Friday, September 05, 2008

Google Turns Ten

Stanford University students Sergey Brin and Larry page submitted a paper entitled "The Anatomy of a Large-Scale Hypertextual Web Search Engine"...




In this paper, we present Google, a prototype of a large-scale search engine which makes heavy use of the structure present in hypertext. Google is designed to crawl and index the Web efficiently and produce much more satisfying search results than existing systems. The prototype with a full text and hyperlink database of at least 24 million pages is available at http://google.stanford.edu/
       To engineer a search engine is a challenging task. Search engines index tens to hundreds of millions of web pages involving a comparable number of distinct terms. They answer tens of millions of queries every day. Despite the importance of large-scale search engines on the web, very little academic research has been done on them. Furthermore, due to rapid advance in technology and web proliferation, creating a web search engine today is very different from three years ago. This paper provides an in-depth description of our large-scale web search engine -- the first such detailed public description we know of to date.




... and Google was born. Since then, Google has dominated search online, and, in the process, became a verb. I remember using Hotbot, navigator, MSN search, and others; the first time I saw Google's homepage, it struck me as rather empty, which struck me as a good thing.


From that point onward, Google's rise was nothing short of meteoric- within months, nearly everyone I knew was using it as their daily search tool.






Google, Inc., which is located in Mountain Valley, California is the result of the seed planted with that Stanford Thesis.
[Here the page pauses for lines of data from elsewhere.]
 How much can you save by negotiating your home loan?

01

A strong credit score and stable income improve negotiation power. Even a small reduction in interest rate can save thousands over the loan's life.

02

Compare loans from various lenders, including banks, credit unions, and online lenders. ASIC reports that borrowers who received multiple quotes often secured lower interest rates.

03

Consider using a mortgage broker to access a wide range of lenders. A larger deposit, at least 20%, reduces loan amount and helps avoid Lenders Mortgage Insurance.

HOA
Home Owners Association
Google now has a market cap of $142 billion dollars and is on pace to do over $20 billion in sales this year alone. Google now employs over 19,000 people worldwide.






Google has also moved into email (which most of you probably use) and online office tools (which many of you have probably tried). Their next step is Chrome, their beta-version browser which has been making headlines recently. Google owns Youtube, your authority on "dumbass crash truck" videos (don't take my word for it), and Google staffers blog via Blogger, which Google owns.